Tra le tante proposte – i dieci punti del programma di Oscar Giannino che i nostri lettori possono trovare senza difficoltà sulla rete – ne segnaliamo una che, a nostro modesto avviso, è centrale. Riguarda lo Stato sociale e, in particolare, i provvedimenti da attuare in presenza di disoccupazione. Cioè oggi, visto che il Governo Monti ha portato l’Italia ad un tasso di disoccupazione elevatissimo.

Giannino e i tanti militanti del Movimento Fermare il declino sostengono, giustamente, che la Cassa integrazione è sbagliata. Perché, alla fine, sostiene un’azienda in crisi che, usufruendo appunto della Cassa integrazione, non ha motivo di rimuovere le cause che l’hanno fatta piombare nella crisi. E non aiuta i lavoratori. In pratica, la Cassa integrazione affossa aziende e lavoratori.

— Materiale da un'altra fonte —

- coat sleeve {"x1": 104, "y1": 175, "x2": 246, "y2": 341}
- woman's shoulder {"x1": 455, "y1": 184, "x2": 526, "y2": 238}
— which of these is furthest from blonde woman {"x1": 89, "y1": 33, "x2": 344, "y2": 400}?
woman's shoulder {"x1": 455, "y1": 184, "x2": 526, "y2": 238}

Il sostegno, spiegano i protagonisti di Fermare il declino, va dato ai lavoratori licenziati e non alle aziende decotte. Un sussidio di disoccupazione della durata di tre, quattro, cinque anni. Per consentire ai lavoratori di aggiornarsi, con corsi di formazione seri, per poi rientrare nel mercato del lavoro.

E’ una tesi che ci convince: non a caso, da quando il nostro giornale è in rete, non ci siamo mai stancati di proporre il salario minimo garantito per tutti i disoccupati della Sicilia, con l’obbligo della formazione per rientrare preparati e formati nel mercato del lavoro.

Anche sulla Sicilia il Movimento di Giannino ha elaborato un programma in pochi punti essenziali. Al primo posto ci sono istruzione e formazione (e noi siamo perfettamente d’accordo). Poi la trasparenza nella pubblica amministrazione (senza offesa per la Cisl siciliana…). Politica dei trasporti. Una sanità che funziona. E l’abolizione delle Province regionali.